This article is part of a series entitled “Ubuntu Beginners”, which walks new users through basic Desktop and Command Line usage. This article will detail how to change the Ubuntu screensaver, using the graphical interface. Included below are GNOME, and KDE.
Change Screensaver – GNOME
Ubuntu’s default screensaver is a blank screen, activated after five minutes of inactivity. If you’d like to change the screensaver, the inactivity timeout, or other settings, you can find out how below. I’ve included screenshots for navigating to, managing and updating your screensaver in Ubuntu.
You can now change your preferences in the Screensaver Preferences utility. This allows you to change the screensaver, update the idle timeout, lock or don’t lock the screen, etc.
Finally, update the settings to reflect your preferences. Select a different screensaver from the list on the left, update the idle time, or lock the screen when the screensaver is active.
Change Screensaver – KDE
The screensaver settings in KDE are contained within the System Settings utility. You can launch this tool by clicking the Kickoff menu (bottom-left, on your bottom taskbar) and selecting System Settings.

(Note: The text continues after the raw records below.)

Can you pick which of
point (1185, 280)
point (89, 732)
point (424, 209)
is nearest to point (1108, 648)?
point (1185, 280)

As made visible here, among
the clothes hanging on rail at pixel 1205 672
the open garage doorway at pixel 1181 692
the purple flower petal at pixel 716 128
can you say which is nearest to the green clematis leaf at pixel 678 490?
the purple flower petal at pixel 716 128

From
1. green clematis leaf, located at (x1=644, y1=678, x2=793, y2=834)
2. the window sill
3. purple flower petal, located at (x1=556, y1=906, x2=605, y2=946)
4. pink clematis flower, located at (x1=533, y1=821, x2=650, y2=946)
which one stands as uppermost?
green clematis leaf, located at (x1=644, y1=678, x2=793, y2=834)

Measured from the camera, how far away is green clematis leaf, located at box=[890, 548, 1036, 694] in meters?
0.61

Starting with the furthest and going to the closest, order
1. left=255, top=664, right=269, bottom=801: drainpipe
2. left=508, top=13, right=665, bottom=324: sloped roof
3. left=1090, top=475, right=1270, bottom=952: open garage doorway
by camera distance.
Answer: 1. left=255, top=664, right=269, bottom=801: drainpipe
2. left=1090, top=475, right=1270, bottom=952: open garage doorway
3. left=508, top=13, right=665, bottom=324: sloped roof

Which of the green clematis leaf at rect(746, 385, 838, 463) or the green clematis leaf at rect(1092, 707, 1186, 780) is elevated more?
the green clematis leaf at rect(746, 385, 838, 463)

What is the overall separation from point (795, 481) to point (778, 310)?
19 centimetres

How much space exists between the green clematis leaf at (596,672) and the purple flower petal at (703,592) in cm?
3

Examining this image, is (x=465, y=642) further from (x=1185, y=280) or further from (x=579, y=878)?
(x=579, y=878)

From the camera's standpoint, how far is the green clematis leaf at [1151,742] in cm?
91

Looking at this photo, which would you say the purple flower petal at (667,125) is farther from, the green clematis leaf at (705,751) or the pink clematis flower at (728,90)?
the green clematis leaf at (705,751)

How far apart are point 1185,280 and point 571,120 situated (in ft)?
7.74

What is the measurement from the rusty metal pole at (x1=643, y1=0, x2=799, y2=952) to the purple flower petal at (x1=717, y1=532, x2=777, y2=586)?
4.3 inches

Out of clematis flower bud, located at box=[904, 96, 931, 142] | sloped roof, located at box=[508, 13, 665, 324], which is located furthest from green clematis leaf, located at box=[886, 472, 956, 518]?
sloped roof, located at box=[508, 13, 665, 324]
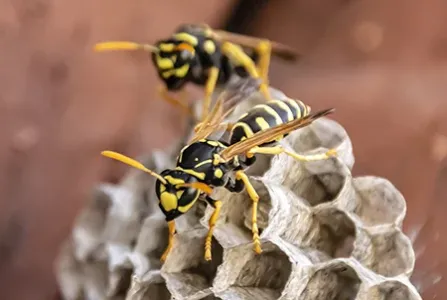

From here you’ll want to select the ‘Desktop’ option. Screensaver preferences are held under the general Desktop settings.
The Desktop settings will then allow you to change the screensaver preferences. You’ll need to select ‘Screensaver’ from the list of options on the left side.
Updating the screensaver preferences in either of these major Desktop environments is a piece of cake. Simply navigate to the screensaver utility, select the screensaver of your choice and you’re set! Both of these environments also allow for security preferences, such as locking the screen when the screensaver is activated and requiring a password to unlock.
Your article was very helpful, but it left out the the only step I needed to know: How do I get to the Gnome Screensaver Preferences page? I’m sure this is obvious once you know it, but almost by definition, beginner’s don’t.